Chapter 1


"Sir!" Christian Marshal barked as he halted in mid-step, his chin tucked down to his chest and his arms locked, bent at 90-degree angles in a stiff posture called a "brace". "Mister Auburn, sir! Permission to drive up your stairs, sir!"

"Rack that chin in, scumbag!" the athletic Third Classman barked. He and two other cadets, dressed in their gray wool winter uniforms like Christian was, pushed off the railing at the bottom of the steps they'd been lounging around on and fanned out to get a closer look at the Rat who'd had the misfortune of coming across someone of higher rank in the Corps of Cadets than he was. That was everyone who wasn't a new cadet at the Virginia Military Institute, a lowly, disgusting thing which scurried about and tried to avoid the wrath of bigger, more powerful things. Hence the name of new students at Virginia's fabled military college: Rats.

Christian obediently tucked his chin in even further, praying that this encounter wouldn't last long. Everywhere he went, everything he did, he seemed to piss off an upperclassman. And like all bad things, it seemed, there were different kinds of them.

You had First Classmen, from whose ranks came the cadet officers. They were "seniors" at an ordinary college and had earned, and thus enjoyed, the most privileges- but they also bore the most responsibilities.

Second Classmen were the sergeants, from the regimental and battalion sergeants major to the buck sergeants who ran the individual squads. They were "juniors" at another school.

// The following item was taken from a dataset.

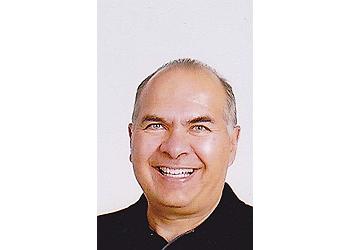 Scottsdale dentist DR. STEVEN POULOS, DDS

Then you had the Third Classmen, whose rank-holders were corporals. Just done with being Rats themselves, these guys were often the worst ones to run into. They were all too often full of piss and vinegar, eager to both prove themselves to the upperclassmen above them but also to celebrate their newly-acquired status by tormenting the newest group of Rats.

Not every upperclassman held rank; some cadets were privates all four years. Some became sergeants and stayed there, declining the chance to apply for cadet officer rank as their final year at VMI approached. But senior privates were a minority, even in peacetime, and this was not a time of peace. It was December 3rd, 1943, and the Virginia Military Institute was at war. The Confederate States of America was at war.

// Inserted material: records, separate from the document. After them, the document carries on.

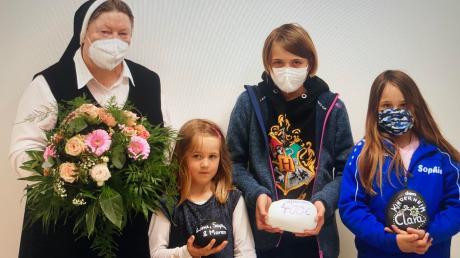 Schwester Maria Elisabeth bei der Übergabe der Spende mit den Schwestern Maren, Lina und Sophie (von links).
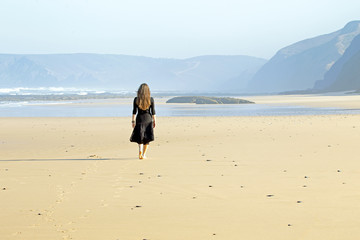 Lonely woman walking at the beach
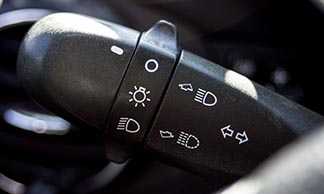 Moving this little lever next to your steering wheel can let people know if you are about to turn your vehicle.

They were in their fourth war with the United States, a war that would take back all of the land the Yankees had so greedily stolen at the end of the First Great War. Across the Atlantic, the Confederacy's allies, Britain and France, were battling it out with the German Empire and the Austrian Empire, aiming to achieve the very same thing: the restoration of their stolen land, and victory.

In such times as these, the demand for the kind of man that VMI was known for producing had exploded. The CS Army, the CS Navy, the CS Air Force and the CS Marines, plus every civilian government and law enforcement agency in Dixie were all yelling for as many Institute grads as they could get. The entire country was waging war, with scrap-metal drives and war bond sales events going on all over the nation. Gasoline and coffee were being rationed so they could be more readily provided to the troops. Car production had stopped so trucks and tanks could be turned out for George Patton's Army of Kentucky, who even now were taking the best the damn Yankees could dish out and hurling twice as much back.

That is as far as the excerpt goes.